_MATERIAAL OEFENING_
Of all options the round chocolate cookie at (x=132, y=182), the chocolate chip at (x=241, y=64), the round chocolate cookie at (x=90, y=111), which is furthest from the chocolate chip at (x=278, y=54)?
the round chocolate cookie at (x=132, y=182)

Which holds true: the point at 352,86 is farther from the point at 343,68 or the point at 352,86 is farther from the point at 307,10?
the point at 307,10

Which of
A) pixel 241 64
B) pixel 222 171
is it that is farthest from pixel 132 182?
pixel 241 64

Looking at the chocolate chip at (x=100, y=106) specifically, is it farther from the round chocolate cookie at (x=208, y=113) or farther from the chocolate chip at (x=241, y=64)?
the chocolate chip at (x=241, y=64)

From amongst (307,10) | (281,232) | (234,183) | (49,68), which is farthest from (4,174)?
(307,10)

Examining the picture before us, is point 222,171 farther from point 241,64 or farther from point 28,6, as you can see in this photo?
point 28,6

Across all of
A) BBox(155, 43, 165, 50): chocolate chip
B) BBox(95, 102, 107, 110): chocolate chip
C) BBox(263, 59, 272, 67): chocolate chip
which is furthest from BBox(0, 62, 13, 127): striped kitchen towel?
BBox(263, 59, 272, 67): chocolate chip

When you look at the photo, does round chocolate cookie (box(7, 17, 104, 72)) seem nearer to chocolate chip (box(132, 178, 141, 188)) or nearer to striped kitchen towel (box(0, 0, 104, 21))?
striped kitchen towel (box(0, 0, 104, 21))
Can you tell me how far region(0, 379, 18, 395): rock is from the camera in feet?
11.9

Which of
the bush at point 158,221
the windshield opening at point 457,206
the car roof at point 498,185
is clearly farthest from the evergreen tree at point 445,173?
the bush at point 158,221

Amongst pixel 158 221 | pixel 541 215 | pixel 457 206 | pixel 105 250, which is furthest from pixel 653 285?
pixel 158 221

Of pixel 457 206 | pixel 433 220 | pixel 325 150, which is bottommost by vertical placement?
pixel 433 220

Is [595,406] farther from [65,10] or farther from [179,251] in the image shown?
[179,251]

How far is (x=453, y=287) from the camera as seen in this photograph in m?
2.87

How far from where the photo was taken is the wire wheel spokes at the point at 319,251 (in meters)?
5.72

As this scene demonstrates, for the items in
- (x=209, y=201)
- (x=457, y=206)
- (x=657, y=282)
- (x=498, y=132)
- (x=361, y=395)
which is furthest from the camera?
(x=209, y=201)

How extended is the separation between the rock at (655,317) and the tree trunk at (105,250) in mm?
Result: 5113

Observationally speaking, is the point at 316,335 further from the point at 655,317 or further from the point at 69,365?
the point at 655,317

_OPDRACHT_
Schrijf de items hierboven letterlijk over, te beginnen bij de regel met "Amongst pixel 158" en doorlopend tot en met het laatste item. Neem die eerste regel zelf ook op.

_VERWACHT ANTWOORD_
Amongst pixel 158 221 | pixel 541 215 | pixel 457 206 | pixel 105 250, which is furthest from pixel 653 285?
pixel 158 221

Of pixel 457 206 | pixel 433 220 | pixel 325 150, which is bottommost by vertical placement?
pixel 433 220

Is [595,406] farther from [65,10] or farther from [179,251] in the image shown?
[179,251]

How far is (x=453, y=287) from the camera as seen in this photograph in m?
2.87

How far from where the photo was taken is the wire wheel spokes at the point at 319,251 (in meters)?
5.72

As this scene demonstrates, for the items in
- (x=209, y=201)
- (x=457, y=206)
- (x=657, y=282)
- (x=498, y=132)
- (x=361, y=395)
which is furthest from the camera?
(x=209, y=201)

How extended is the separation between the rock at (655,317) and the tree trunk at (105,250) in mm?
Result: 5113

Observationally speaking, is the point at 316,335 further from the point at 655,317 or further from the point at 69,365?
the point at 655,317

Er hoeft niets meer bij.